Le 14 septembre dernier, sur la faculté de Jussieu (Paris 5e), les travailleuses de la société Arc en Ciel (nettoyage) s’engageaient dans une grève illimitée. Huit jours plus tard, la direction de cette entreprise sous-traitante cédait sur plusieurs revendications des grévistes.
Le 21 septembre, sur le piquet de grève, nous avons discuté avec Thara, l’une des grévistes. Elle nous a expliqué que depuis qu’Arc en Ciel a récupéré le marché de Jussieu, toutes les heures faites pour combler les absences ou les postes supprimés ne sont ni déclarées ni payées. Sa charge de travail est énorme : elle nettoie 40 toilettes et lavabos en 3 heures, sur 5 étages, en plus de l’animalerie et des salles de cours. Elle a constamment mal au dos et aux épaules.
Dans les universités, le nettoyage – comme la restauration – est souvent sous-traité. Le personnel est employé par de grands groupes privés comme Arc en Ciel, Veolia ou Sodexo. Tout va bien pour eux ; par exemple, Arc en Ciel a augmenté ses bénéfices de 40 % en 2020.
En recourant à la sous-traitance, les universités se déchargent de la gestion de cette masse salariale et laissent les entreprises exploiter les invisibles, les sans voix, toutes ces personnes dont le travail est essentiel et dont les universités ne peuvent pas se passer. Cela coûte moins cher de payer 10 salariées alors qu’il en faudrait 20 – et là où le service public ne le permet pas, le privé le peut.
La grève, très solide et bien soutenue, a permis d’obtenir – entre autres – la suppression de la clause de mobilité, le paiement des heures supplémentaires et leur majoration, la régularisation des contrats, le maintien des horaires et des postes de travail, le remplacement des absences, le paiement de la moitié des jours de grève et le départ du responsable d’exploitation, qui manquait de respect aux salariées.
Ce fut une grève exemplaire. Les travailleuses ont fait preuve d’une unité totale. Plusieurs syndicats les ont soutenues, dont la CGT de Jussieu, qui les a aidées dans les négociations, mais aussi en animant une pétition (2000 signatures) et une caisse de grève (30 000 euros).
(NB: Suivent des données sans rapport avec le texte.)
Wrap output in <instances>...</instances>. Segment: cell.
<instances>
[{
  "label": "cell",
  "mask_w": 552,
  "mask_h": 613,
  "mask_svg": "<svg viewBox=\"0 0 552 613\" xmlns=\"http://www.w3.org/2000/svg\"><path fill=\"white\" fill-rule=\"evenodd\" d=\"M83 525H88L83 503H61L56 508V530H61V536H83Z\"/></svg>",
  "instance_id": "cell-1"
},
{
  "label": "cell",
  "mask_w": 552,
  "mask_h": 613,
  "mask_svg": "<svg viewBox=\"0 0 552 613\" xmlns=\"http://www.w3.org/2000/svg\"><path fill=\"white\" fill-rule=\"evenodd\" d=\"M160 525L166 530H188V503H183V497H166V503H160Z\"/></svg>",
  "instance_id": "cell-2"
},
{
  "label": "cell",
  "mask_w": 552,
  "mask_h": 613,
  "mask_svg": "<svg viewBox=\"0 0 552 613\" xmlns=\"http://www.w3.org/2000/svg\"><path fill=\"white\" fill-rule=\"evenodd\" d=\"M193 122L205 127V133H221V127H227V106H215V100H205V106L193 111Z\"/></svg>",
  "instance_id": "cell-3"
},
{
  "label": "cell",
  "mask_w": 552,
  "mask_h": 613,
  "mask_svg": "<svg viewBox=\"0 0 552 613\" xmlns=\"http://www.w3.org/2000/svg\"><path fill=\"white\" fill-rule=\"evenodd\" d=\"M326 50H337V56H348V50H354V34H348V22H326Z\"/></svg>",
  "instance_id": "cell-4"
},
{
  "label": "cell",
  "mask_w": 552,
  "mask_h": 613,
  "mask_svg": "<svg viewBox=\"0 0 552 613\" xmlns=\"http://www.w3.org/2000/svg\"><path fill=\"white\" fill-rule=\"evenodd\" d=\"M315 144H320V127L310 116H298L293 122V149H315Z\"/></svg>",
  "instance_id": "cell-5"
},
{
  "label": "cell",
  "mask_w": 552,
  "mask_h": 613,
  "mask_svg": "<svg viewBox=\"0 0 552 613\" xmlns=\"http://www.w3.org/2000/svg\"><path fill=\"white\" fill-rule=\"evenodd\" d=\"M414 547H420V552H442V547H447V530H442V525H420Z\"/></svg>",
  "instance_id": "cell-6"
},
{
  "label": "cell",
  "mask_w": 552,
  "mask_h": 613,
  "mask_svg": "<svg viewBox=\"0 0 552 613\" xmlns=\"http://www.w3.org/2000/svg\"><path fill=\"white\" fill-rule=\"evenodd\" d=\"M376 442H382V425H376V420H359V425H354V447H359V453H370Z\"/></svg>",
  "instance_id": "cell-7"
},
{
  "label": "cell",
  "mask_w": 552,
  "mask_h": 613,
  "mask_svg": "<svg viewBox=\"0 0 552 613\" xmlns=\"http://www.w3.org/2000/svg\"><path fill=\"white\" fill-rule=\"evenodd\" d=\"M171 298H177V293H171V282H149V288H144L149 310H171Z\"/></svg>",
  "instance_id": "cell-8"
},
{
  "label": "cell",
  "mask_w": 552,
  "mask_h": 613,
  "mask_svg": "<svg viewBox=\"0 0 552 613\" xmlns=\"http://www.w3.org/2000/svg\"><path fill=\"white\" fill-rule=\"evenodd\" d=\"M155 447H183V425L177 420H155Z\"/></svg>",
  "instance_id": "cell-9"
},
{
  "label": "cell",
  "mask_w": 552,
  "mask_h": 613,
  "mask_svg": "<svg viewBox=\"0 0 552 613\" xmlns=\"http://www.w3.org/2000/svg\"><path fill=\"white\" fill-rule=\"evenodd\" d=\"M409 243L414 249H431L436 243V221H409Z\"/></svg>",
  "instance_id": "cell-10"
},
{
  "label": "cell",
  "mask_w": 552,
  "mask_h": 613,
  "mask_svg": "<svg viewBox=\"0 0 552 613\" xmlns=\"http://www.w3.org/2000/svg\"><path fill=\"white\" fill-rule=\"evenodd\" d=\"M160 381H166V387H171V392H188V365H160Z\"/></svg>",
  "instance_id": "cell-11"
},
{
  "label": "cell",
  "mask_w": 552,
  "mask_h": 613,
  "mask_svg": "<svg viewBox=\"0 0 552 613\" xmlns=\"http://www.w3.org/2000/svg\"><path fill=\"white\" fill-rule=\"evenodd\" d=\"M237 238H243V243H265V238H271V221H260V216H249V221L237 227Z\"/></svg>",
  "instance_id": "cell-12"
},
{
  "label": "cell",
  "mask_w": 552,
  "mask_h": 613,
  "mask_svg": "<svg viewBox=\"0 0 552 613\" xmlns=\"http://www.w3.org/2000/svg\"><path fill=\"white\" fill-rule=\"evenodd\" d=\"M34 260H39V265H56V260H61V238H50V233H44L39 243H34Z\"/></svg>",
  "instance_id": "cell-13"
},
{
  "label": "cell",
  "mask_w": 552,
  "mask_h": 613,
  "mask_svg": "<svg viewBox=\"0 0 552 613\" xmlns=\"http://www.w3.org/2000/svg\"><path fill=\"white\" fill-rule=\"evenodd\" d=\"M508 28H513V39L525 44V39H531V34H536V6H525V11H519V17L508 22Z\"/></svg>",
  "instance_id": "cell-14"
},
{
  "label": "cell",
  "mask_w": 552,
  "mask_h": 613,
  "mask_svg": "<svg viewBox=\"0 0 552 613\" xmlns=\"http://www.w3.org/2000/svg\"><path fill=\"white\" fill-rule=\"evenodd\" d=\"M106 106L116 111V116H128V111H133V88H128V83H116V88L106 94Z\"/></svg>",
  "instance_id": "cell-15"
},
Plusieurs salariées ont d’ailleurs rejoint la CGT.
La lutte a payé, mais les conditions de travail restent très dures, la charge de travail beaucoup trop importante et les salaires trop bas. C’est vrai à Jussieu comme ailleurs. L’internalisation du ménage, dans les universités, doit être au cœur des luttes à venir, dans ce secteur.